Ligustrum necrotic ringspot virus was detected for the first time in plants of Mazus radicans, in addition to further plants of Mazus reptans; this virus has previously been reported only in Ligustrum (privet), apart from our first identification and reports in New Guinea Impatiens, Phlox stolonifera and Mazus reptans. Nerine yellow stripe virus (NeYSV) was detected for the first time in Amaryllis in California. NeYSV has previously only been reported in the United Kingdom, the Netherlands, Australia, and New Zealand. A putative carlavirus has been identified by electron microscopy and a generic polymerase chain reaction (PCR) assay in Magnolia tripetala showing significant mosaic and ringspot symptoms from two locations; cloning and sequencing of the PCR product is in progress to further identify the virus.

In collaboration with a plant breeder, we have previously identified the causal agent of a mosaic disease of peppers and tomatoes as a rhabdovirus. Partial sequence data indicates that the virus is most closely related to, but distinct from, Potato yellow dwarf virus. We have now sequenced approximately 25% of the viral genome by PCR extension from previously determined sequences. Samples of infected tissue are currently being analyzed by high-throughput ‘deep’ sequencing.

In collaboration with a graduate student at the University of Maryland, a hemi-nested PCR assay was developed to increase the sensitivity of detection of Cymbidium mosaic virus (CymMV). The new method yielded an essentially saturated signal, even for samples of the initial PCR product diluted 1:312,500. This assay is capable of detecting most, if not all, known isolates of CymMV, including recently-identified isolates that do not react with some CymMV-specific antisera.

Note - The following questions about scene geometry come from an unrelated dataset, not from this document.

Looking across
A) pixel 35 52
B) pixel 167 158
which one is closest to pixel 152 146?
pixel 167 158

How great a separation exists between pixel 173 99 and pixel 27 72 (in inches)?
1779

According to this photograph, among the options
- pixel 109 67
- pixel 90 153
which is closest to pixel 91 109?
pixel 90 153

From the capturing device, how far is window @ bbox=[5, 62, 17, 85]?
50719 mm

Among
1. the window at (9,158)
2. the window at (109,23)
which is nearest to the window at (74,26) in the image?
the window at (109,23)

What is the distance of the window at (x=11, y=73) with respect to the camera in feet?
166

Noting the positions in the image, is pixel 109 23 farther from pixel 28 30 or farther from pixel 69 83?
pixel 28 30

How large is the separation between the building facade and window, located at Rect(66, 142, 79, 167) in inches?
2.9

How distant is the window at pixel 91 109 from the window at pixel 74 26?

Several plant virus genes (coat protein genes of Nerine yellow stripe virus and Pelargonium chlorotic ringspot virus) and one modified Bacillus thuringiensis Cry6A protein gene (demonstrated to confer plant resistance to an endoparasitic nematode) were cloned into bacterial expression vectors. The expressed proteins were isolated, purified and used as immunogens for the production of antibodies that will be useful in detecting the respective proteins in infected or transgenic plants.

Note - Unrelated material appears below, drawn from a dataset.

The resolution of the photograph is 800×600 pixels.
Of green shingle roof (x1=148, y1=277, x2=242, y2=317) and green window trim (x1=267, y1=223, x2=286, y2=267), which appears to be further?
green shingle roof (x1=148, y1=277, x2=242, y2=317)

Three landscape strains of Xylella fastidiosa (Xf) were isolated, verified, and propagated. One tree strain of Xf was obtained from ATCC and propagated and verified. Genomic DNAs for all four landscape tree strains were prepared for large-scale sequencing. GenBank sequences and contigs from NCBI’s whole genome and shotgun reads database for Ralstonia solanacearum have been downloaded and compared.


4.Accomplishments
1. A PCR assay developed for the specific detection and quantification of Xylella fastidiosa strains causing bacterial leaf scorch in oleander. Oleander leaf scorch caused by X. fastidiosa has become a serious problem in recent years throughout the American west and southwest including California, Arizona and Texas. A sensitive and specific detection and quantification of oleander strains of X. fastidiosa is greatly needed in order to facilitate epidemiological and etiological studies and control of this disease. In collaborative research with scientists from Louisiana State University and the Chinese Academy of Agricultural Sciences, ARS scientists at Beltsville, MD developed a new PCR assay that allows specific and sensitive detection and quantification of X. fastidiosa strains causing oleander leaf scorch disease, and differentiation of oleander strains from other strains of X. fastidiosa. This method will be useful for disease diagnosis, epidemiological studies, management of oleander leaf scorch disease, and resistance screening for oleander shrubs.


Review Publications
Huang, Q., Yan, X., Wang, J. 2011. Improved biovar test for Ralstonia solanacearum. Journal of Microbiological Methods. 88:271-274.